Well, Wal-Mart and its CEO Lee Scott have now come out and publicly asked the government to raise the minimum wage which has been stuck now for most 10 years at $5.15 per hour. The New York Times buried the announcement, clearly dismissing the call as cynical. The Wall Street Journal which monitors revolutionary activity and pronouncements more closely ran the announcement as a separate article all by itself. They were not confused about whether the “green” stuff was the lead. They knew the tide was changing if the poster child for 21st Century globalism and capitalism, Wal-Mart, was breaking ranks and calling for a minimum wage increase.

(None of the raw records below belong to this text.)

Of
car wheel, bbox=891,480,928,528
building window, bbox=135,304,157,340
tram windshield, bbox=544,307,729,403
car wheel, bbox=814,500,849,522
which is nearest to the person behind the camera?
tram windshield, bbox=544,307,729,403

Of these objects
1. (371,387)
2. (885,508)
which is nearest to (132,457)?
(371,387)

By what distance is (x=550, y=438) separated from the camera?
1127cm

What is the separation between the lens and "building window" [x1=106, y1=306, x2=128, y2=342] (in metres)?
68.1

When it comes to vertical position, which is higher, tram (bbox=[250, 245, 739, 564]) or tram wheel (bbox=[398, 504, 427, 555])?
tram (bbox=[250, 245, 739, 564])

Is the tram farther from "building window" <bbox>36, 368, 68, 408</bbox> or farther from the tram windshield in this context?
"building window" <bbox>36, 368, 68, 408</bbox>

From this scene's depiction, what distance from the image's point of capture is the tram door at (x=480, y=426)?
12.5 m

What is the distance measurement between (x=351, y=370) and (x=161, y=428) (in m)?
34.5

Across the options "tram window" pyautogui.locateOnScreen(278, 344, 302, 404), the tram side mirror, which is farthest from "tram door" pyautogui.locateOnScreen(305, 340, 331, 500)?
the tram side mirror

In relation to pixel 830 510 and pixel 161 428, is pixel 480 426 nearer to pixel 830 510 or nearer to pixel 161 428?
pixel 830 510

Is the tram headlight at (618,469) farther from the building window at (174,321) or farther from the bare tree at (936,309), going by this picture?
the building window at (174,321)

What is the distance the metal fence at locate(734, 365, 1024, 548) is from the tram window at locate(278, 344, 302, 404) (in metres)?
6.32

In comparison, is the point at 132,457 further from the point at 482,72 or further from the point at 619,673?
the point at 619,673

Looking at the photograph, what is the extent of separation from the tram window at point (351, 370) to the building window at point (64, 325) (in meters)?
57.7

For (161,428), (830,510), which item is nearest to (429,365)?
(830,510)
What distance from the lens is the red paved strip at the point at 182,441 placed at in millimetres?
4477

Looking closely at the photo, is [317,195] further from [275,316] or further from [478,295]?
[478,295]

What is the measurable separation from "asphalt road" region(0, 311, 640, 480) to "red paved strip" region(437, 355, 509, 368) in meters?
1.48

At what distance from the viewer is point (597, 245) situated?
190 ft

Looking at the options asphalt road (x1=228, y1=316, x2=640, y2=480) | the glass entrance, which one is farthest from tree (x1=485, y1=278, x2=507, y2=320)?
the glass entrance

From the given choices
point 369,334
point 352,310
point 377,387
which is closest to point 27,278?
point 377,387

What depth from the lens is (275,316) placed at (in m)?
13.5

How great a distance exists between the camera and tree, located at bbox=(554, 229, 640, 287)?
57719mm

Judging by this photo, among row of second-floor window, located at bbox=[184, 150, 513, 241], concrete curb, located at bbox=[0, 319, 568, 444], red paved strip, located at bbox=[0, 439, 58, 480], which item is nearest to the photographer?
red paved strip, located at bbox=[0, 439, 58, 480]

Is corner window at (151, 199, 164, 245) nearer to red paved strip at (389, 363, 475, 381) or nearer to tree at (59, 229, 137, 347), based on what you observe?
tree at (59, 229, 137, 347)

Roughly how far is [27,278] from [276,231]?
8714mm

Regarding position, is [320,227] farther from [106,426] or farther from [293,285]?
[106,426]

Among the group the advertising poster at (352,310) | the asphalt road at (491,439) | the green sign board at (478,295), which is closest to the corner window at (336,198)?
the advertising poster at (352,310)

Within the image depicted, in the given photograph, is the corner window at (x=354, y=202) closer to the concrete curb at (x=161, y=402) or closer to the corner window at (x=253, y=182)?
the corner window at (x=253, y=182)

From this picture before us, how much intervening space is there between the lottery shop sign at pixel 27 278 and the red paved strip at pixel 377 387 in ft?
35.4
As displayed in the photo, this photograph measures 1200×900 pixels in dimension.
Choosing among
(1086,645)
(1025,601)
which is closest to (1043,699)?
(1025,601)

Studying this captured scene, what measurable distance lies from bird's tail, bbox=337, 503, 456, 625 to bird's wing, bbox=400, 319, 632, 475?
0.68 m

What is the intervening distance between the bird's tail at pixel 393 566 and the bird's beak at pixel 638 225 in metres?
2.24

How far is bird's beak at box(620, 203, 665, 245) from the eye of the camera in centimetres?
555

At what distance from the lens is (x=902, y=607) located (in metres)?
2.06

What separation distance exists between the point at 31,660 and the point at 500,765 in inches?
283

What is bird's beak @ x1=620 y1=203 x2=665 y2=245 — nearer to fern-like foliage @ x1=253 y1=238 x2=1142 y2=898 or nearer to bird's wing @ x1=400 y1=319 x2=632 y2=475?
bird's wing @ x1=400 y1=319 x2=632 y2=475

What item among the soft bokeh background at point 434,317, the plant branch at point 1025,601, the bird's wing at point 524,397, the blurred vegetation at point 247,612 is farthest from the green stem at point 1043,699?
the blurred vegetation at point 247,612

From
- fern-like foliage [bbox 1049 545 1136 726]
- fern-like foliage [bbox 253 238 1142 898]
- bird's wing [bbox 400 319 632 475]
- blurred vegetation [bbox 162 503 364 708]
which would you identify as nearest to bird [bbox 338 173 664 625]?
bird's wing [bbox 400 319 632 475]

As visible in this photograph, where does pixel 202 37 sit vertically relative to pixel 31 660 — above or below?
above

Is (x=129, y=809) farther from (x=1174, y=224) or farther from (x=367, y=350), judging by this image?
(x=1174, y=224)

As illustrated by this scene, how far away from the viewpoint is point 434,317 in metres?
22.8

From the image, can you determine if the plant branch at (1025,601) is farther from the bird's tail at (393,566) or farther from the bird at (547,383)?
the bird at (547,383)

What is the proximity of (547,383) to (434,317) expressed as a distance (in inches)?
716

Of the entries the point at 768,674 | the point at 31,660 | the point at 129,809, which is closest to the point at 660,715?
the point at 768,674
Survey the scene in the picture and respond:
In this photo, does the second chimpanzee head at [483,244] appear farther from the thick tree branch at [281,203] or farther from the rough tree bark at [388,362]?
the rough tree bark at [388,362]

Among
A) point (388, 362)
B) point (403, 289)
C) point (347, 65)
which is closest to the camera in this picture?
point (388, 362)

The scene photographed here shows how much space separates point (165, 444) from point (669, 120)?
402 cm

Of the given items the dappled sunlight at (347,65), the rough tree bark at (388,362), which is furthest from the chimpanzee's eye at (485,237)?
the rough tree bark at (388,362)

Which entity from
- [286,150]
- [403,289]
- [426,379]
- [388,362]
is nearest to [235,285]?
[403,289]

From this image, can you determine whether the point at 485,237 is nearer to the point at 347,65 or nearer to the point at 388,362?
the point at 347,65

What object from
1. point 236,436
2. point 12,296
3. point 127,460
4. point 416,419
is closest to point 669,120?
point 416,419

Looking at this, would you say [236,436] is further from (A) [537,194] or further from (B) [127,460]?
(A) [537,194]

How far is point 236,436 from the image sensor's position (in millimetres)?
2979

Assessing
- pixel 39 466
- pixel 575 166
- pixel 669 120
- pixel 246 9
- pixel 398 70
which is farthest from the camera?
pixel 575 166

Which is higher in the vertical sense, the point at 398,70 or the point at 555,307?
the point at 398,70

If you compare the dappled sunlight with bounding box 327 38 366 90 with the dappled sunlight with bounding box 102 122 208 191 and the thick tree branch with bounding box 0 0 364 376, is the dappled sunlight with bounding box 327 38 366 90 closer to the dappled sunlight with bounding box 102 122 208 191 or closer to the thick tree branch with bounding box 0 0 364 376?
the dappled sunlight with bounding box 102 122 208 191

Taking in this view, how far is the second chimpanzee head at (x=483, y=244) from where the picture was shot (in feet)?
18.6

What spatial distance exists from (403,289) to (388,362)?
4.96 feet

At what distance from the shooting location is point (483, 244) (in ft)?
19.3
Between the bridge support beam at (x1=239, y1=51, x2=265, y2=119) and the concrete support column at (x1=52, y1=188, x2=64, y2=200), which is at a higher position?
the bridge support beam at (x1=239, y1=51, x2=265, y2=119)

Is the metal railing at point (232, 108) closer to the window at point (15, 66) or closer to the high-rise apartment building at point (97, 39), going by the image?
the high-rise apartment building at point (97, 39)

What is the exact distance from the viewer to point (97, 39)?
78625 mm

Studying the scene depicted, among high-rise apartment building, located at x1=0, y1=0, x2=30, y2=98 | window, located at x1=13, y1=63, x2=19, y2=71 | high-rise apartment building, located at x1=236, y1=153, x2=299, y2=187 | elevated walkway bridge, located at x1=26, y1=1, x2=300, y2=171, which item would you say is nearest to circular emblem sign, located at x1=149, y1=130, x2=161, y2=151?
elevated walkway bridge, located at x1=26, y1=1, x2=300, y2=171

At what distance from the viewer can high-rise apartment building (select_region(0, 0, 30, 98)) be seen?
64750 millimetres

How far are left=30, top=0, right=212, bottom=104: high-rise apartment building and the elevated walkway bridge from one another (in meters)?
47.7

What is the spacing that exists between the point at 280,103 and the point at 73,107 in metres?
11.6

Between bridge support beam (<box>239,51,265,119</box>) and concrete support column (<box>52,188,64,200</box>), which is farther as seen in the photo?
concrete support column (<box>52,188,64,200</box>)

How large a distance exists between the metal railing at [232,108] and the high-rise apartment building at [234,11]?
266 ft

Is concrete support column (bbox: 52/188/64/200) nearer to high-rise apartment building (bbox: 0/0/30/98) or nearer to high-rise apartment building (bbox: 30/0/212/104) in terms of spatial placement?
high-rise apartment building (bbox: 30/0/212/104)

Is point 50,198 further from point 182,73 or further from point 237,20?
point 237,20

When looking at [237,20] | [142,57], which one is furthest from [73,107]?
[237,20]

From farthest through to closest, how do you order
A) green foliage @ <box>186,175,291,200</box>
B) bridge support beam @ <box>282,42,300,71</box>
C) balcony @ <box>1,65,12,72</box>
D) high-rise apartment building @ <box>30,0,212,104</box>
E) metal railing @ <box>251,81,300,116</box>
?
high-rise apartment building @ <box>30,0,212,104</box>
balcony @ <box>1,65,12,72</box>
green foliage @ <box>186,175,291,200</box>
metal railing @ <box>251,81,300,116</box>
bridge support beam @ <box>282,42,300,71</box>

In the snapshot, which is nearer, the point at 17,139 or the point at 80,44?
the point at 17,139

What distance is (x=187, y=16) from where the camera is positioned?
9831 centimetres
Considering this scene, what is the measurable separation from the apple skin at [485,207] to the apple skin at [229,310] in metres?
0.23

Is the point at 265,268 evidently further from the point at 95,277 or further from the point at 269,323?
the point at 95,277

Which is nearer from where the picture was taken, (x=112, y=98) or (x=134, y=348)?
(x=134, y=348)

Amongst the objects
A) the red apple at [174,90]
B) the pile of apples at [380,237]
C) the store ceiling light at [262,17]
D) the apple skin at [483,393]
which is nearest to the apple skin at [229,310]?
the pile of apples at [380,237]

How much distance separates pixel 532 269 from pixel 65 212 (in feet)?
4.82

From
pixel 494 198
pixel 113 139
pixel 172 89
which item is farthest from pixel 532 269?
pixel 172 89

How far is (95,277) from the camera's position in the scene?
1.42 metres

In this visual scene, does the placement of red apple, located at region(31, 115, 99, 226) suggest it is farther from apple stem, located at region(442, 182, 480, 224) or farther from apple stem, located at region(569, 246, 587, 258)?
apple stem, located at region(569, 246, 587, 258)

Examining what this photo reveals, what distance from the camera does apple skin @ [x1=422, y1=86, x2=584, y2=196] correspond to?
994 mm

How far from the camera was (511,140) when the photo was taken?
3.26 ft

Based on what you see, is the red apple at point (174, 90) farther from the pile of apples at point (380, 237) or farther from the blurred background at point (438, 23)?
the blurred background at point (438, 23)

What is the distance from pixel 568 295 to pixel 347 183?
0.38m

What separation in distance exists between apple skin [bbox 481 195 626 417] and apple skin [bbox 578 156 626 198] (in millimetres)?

Scott and the smiley face gang were smart, too. They claimed they were saying this because they could see that their customers were hurting for certain. Some cynical wags — once again in the Journal — claimed that Wal-Mart might have been trying to gig its competitors because it felt an increase in the minimum wage would hurt them more than Wal-Mart. This is actually not really true. It is based on the wholesale toadying of the corporate press in believing, hook, line and sinker every Wal-Mart press release about what it says it pays its workers. I was in meetings in Florida today with WARN and the Wal-Mart Workers Association, which are going to bust that story to kingdom come in coming weeks, but that will be another story…

What surprised me is that I can’t figure out exactly when the company actually looked up from the cash register long enough to see the hurting faces of its customers? What did they look at for the first 10 years it the minimum wage has been frozen?

If I were in Congress though I would think twice though at this point, because if Wal-Mart can figure out the minimum wage needs to be raised, then what’s their excuse for total blindness to the impact of frozen wages on low income workers in America?